The trouble with limits in higher dimensions

The differentiabililty definition is based on the limit $\vc{x} \to \vc{a}$. In order for this limit to exist, we have to get the same result, no matter the route $\vc{x}$ takes on its way to $\vc{a}$. If we find two routes that give different values for this limit, then we can conclude the limit does not exist. In many of the subtle cases where a function fails to be differentiable, one can find linear transformations $\vc{T}$ where $$\frac{\| \vc{f}(\vc{x})-\vc{f}(\vc{a}) - \vc{T}(\vc{x}-\vc{a})\|}{\|\vc{x}-\vc{a}\|}$$ does go to zero when $\vc{x}$ approaches $\vc{a}$ along some routes, but it does not go to zero when $\vc{x}$ approaches $\vc{a}$ along other routes.

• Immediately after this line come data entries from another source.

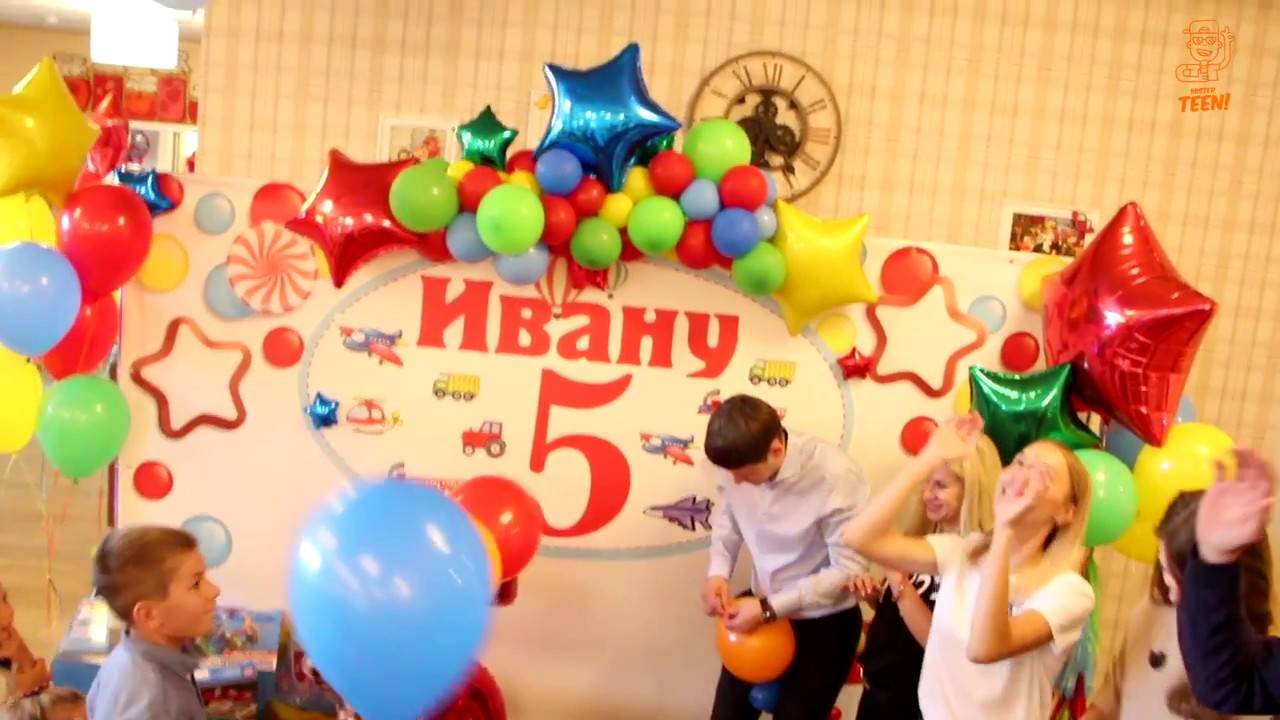 Открытки с днем рождения ванечка 5 лет международном уровне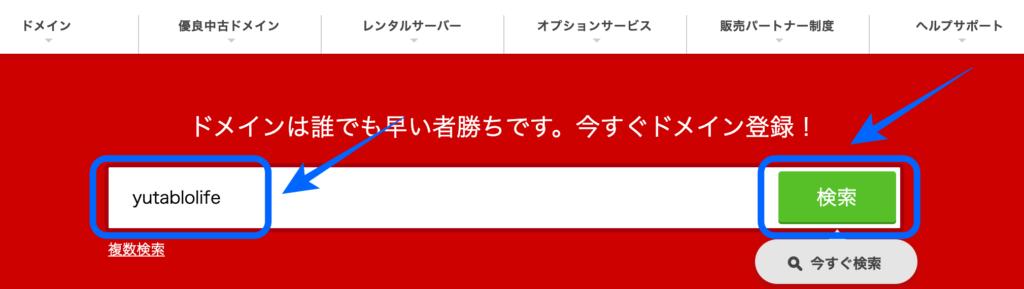 onamae.com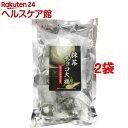 【訳あり】世起 抹茶チョコ大福(160g*2コセット)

Don't make the mistake concluding a function must be differentiable after checking that you get zero along just a few paths of $\vc{x} \to \vc{a}$.

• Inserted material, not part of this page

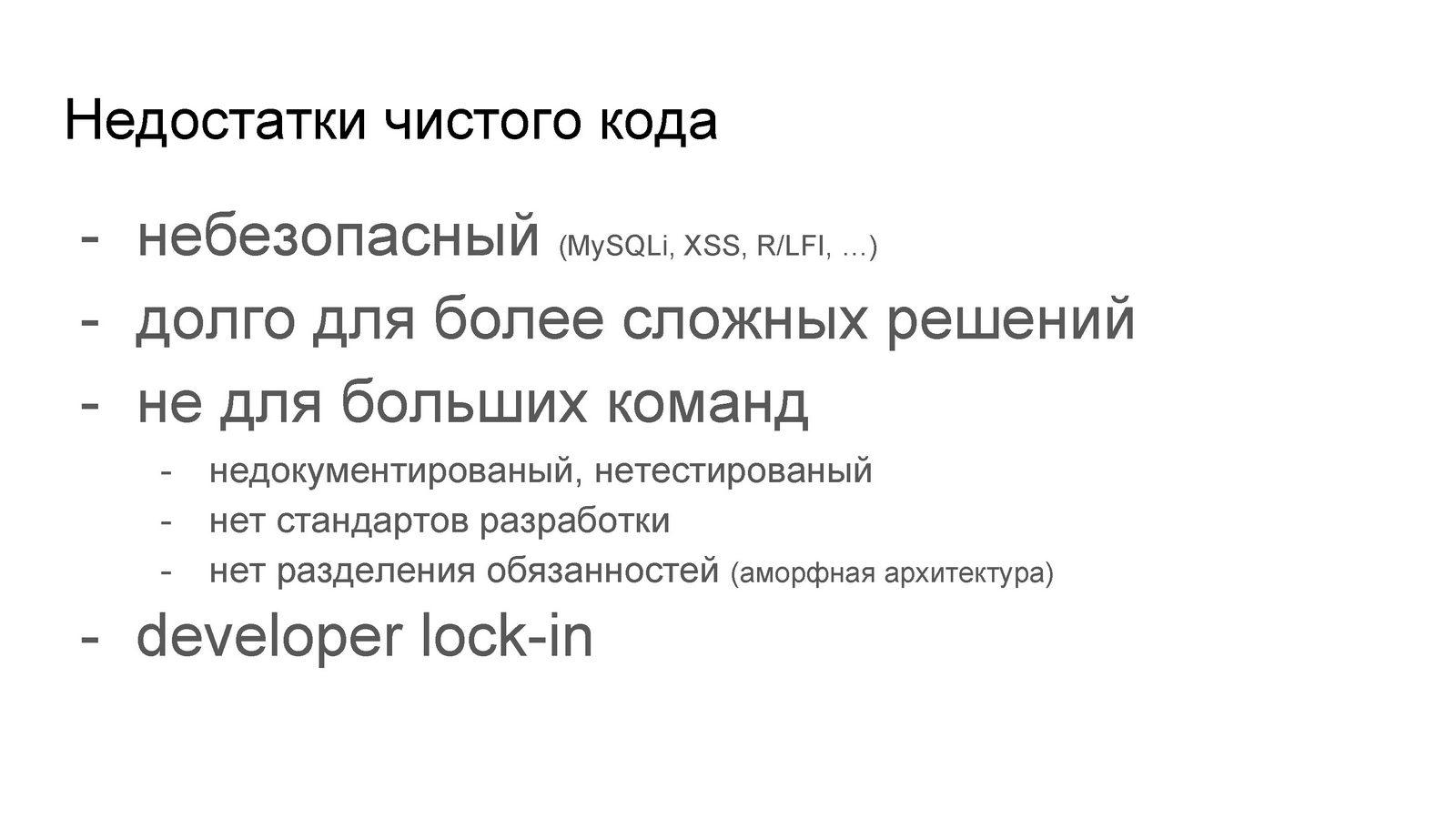 Чистый код или WordPress — Геннадий Ковшенин_Page_24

For a scalar-valued function of one variable, $f(x)$, checking that this limit is zero isn't too difficult. On the real line, there are only two routes for $x$ to get to $a$. It can approach $a$ from above or from below. If we find a candidate tangent line $$L(x)=f(a)+T(x-a)=f(a)+m(x-a)$$ where the upper and lower limits are both zero, then we can conclude that we really found a tangent line and the function is differentiable.

On the other hand, as pictured below, we may be able to find one candidate tangent line (in blue) where the limit is zero from the left but not the right. And we may find a second candidate tangent line (in red) where the limit is zero from the right and not the left. But in this case, it easy to see what is happening and to identify the kink in $f(x)$ that makes it non-differentiable at $x=a$.

Two different tangents from the left and the right

Increasing the number of dimensions to two or more makes a limit become much more complicated. Now, one has to consider all the possible paths $\vc{x}$ could take to the point $\vc{a}$, such as the ones illustrated below for the case of two dimensions. The challenge is the fact that there are an infinite number of such paths, and one needs to get the same limiting value on all these paths in order for the limit to exist.

A limit involves many paths in two or more dimensions

Understanding the differentiability condition in two dimensions

To develop an intuition of the subtle ways in which the differentiability condition could be violated, it's enough to stick with scalar-valued functions of two variables, $f: \R^2 \to \R$. In this case, we can plot the graph of $f$ as a surface, and we understand that the linear approximation $$L(\vc{x}) = f(\vc{a}) + T(\vc{x}-\vc{a})$$ is a tangent plane.

We will also leave our formal definition of differentiability aside, and just focus on the geometry of the tangent plane. You can gather intuition about the correspondence between this definition and tangent planes in the page on the definition of differentiability. The differentiability definition requires the tangent plane to be tangent to the graph along any path of $\vc{x}$ that goes to the point $\vc{a}$.

The important consequence of this fact is that the existence of a derivative is much stronger than the existence of partial derivatives. Partial derivatives involve the limit of $\vc{f}$ only along directions parallel to the coordinate axes (in the above picture, such limits would be arrows coming straight in from the left, right, top, and bottom).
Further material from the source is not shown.